*Source material:*
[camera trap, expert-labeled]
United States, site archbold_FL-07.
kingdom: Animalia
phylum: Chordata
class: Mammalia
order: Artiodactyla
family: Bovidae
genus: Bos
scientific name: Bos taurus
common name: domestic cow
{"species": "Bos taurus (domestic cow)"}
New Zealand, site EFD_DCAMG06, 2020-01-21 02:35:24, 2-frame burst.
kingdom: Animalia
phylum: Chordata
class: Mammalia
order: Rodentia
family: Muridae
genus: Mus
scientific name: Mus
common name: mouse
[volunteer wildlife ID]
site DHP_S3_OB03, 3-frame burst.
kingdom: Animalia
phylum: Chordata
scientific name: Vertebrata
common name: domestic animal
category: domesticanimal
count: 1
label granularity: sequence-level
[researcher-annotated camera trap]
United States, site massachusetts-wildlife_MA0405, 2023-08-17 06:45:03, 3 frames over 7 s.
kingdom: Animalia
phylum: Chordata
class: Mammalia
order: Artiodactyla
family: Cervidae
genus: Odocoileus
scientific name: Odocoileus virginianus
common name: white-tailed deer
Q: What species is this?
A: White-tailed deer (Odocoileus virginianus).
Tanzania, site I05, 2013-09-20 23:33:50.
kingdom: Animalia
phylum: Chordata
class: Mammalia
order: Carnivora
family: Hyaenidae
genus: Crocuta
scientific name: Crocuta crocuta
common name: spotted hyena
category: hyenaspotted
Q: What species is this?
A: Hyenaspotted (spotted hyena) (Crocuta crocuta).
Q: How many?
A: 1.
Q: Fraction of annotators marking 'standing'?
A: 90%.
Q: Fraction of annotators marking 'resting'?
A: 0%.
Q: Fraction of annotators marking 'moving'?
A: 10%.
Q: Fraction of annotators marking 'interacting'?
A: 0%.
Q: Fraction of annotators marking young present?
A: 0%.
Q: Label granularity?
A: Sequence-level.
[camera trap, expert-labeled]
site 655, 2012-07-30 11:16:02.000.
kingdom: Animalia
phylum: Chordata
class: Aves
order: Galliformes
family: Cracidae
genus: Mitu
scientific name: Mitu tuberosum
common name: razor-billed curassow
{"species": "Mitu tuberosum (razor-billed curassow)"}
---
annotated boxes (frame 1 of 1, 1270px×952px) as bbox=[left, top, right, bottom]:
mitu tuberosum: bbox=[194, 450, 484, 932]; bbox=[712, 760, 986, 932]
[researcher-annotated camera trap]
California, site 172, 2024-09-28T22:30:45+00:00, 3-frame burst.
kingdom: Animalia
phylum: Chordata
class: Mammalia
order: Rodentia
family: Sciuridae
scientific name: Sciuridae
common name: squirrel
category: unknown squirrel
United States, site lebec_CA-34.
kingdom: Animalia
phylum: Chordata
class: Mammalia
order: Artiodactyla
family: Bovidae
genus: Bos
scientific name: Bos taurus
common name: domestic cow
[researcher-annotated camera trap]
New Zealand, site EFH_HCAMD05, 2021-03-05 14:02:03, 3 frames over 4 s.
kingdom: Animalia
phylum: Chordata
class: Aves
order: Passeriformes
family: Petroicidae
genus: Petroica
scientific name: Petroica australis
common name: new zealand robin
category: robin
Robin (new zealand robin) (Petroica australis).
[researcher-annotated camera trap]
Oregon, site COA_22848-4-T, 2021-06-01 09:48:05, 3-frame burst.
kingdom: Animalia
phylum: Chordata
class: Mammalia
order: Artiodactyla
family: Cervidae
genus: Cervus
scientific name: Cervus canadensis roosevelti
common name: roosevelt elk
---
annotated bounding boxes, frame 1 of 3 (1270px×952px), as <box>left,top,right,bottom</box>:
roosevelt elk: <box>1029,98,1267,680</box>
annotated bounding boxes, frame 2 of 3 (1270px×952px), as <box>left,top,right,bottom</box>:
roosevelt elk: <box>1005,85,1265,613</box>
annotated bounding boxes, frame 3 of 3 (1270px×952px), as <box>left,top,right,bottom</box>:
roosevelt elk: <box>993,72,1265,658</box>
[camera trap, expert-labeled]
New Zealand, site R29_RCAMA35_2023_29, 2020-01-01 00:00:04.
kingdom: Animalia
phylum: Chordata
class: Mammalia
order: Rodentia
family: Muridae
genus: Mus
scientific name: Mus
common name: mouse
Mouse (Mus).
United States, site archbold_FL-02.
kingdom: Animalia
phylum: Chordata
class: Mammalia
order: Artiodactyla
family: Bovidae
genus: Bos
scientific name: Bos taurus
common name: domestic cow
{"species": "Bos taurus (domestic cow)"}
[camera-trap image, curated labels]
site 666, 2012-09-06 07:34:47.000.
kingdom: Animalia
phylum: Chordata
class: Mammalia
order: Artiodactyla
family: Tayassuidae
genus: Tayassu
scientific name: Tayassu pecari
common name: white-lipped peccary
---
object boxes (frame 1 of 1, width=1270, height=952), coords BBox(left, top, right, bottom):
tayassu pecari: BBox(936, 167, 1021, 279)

*What you are asked to do:* This exercise calls for every record to be restated word for word.

*Result:*
[camera trap, expert-labeled]
United States, site archbold_FL-07.
kingdom: Animalia
phylum: Chordata
class: Mammalia
order: Artiodactyla
family: Bovidae
genus: Bos
scientific name: Bos taurus
common name: domestic cow
{"species": "Bos taurus (domestic cow)"}
New Zealand, site EFD_DCAMG06, 2020-01-21 02:35:24, 2-frame burst.
kingdom: Animalia
phylum: Chordata
class: Mammalia
order: Rodentia
family: Muridae
genus: Mus
scientific name: Mus
common name: mouse
[volunteer wildlife ID]
site DHP_S3_OB03, 3-frame burst.
kingdom: Animalia
phylum: Chordata
scientific name: Vertebrata
common name: domestic animal
category: domesticanimal
count: 1
label granularity: sequence-level
[researcher-annotated camera trap]
United States, site massachusetts-wildlife_MA0405, 2023-08-17 06:45:03, 3 frames over 7 s.
kingdom: Animalia
phylum: Chordata
class: Mammalia
order: Artiodactyla
family: Cervidae
genus: Odocoileus
scientific name: Odocoileus virginianus
common name: white-tailed deer
Q: What species is this?
A: White-tailed deer (Odocoileus virginianus).
Tanzania, site I05, 2013-09-20 23:33:50.
kingdom: Animalia
phylum: Chordata
class: Mammalia
order: Carnivora
family: Hyaenidae
genus: Crocuta
scientific name: Crocuta crocuta
common name: spotted hyena
category: hyenaspotted
Q: What species is this?
A: Hyenaspotted (spotted hyena) (Crocuta crocuta).
Q: How many?
A: 1.
Q: Fraction of annotators marking 'standing'?
A: 90%.
Q: Fraction of annotators marking 'resting'?
A: 0%.
Q: Fraction of annotators marking 'moving'?
A: 10%.
Q: Fraction of annotators marking 'interacting'?
A: 0%.
Q: Fraction of annotators marking young present?
A: 0%.
Q: Label granularity?
A: Sequence-level.
[camera trap, expert-labeled]
site 655, 2012-07-30 11:16:02.000.
kingdom: Animalia
phylum: Chordata
class: Aves
order: Galliformes
family: Cracidae
genus: Mitu
scientific name: Mitu tuberosum
common name: razor-billed curassow
{"species": "Mitu tuberosum (razor-billed curassow)"}
---
annotated boxes (frame 1 of 1, 1270px×952px) as bbox=[left, top, right, bottom]:
mitu tuberosum: bbox=[194, 450, 484, 932]; bbox=[712, 760, 986, 932]
[researcher-annotated camera trap]
California, site 172, 2024-09-28T22:30:45+00:00, 3-frame burst.
kingdom: Animalia
phylum: Chordata
class: Mammalia
order: Rodentia
family: Sciuridae
scientific name: Sciuridae
common name: squirrel
category: unknown squirrel
United States, site lebec_CA-34.
kingdom: Animalia
phylum: Chordata
class: Mammalia
order: Artiodactyla
family: Bovidae
genus: Bos
scientific name: Bos taurus
common name: domestic cow
[researcher-annotated camera trap]
New Zealand, site EFH_HCAMD05, 2021-03-05 14:02:03, 3 frames over 4 s.
kingdom: Animalia
phylum: Chordata
class: Aves
order: Passeriformes
family: Petroicidae
genus: Petroica
scientific name: Petroica australis
common name: new zealand robin
category: robin
Robin (new zealand robin) (Petroica australis).
[researcher-annotated camera trap]
Oregon, site COA_22848-4-T, 2021-06-01 09:48:05, 3-frame burst.
kingdom: Animalia
phylum: Chordata
class: Mammalia
order: Artiodactyla
family: Cervidae
genus: Cervus
scientific name: Cervus canadensis roosevelti
common name: roosevelt elk
---
annotated bounding boxes, frame 1 of 3 (1270px×952px), as <box>left,top,right,bottom</box>:
roosevelt elk: <box>1029,98,1267,680</box>
annotated bounding boxes, frame 2 of 3 (1270px×952px), as <box>left,top,right,bottom</box>:
roosevelt elk: <box>1005,85,1265,613</box>
annotated bounding boxes, frame 3 of 3 (1270px×952px), as <box>left,top,right,bottom</box>:
roosevelt elk: <box>993,72,1265,658</box>
[camera trap, expert-labeled]
New Zealand, site R29_RCAMA35_2023_29, 2020-01-01 00:00:04.
kingdom: Animalia
phylum: Chordata
class: Mammalia
order: Rodentia
family: Muridae
genus: Mus
scientific name: Mus
common name: mouse
Mouse (Mus).
United States, site archbold_FL-02.
kingdom: Animalia
phylum: Chordata
class: Mammalia
order: Artiodactyla
family: Bovidae
genus: Bos
scientific name: Bos taurus
common name: domestic cow
{"species": "Bos taurus (domestic cow)"}
[camera-trap image, curated labels]
site 666, 2012-09-06 07:34:47.000.
kingdom: Animalia
phylum: Chordata
class: Mammalia
order: Artiodactyla
family: Tayassuidae
genus: Tayassu
scientific name: Tayassu pecari
common name: white-lipped peccary
---
object boxes (frame 1 of 1, width=1270, height=952), coords BBox(left, top, right, bottom):
tayassu pecari: BBox(936, 167, 1021, 279)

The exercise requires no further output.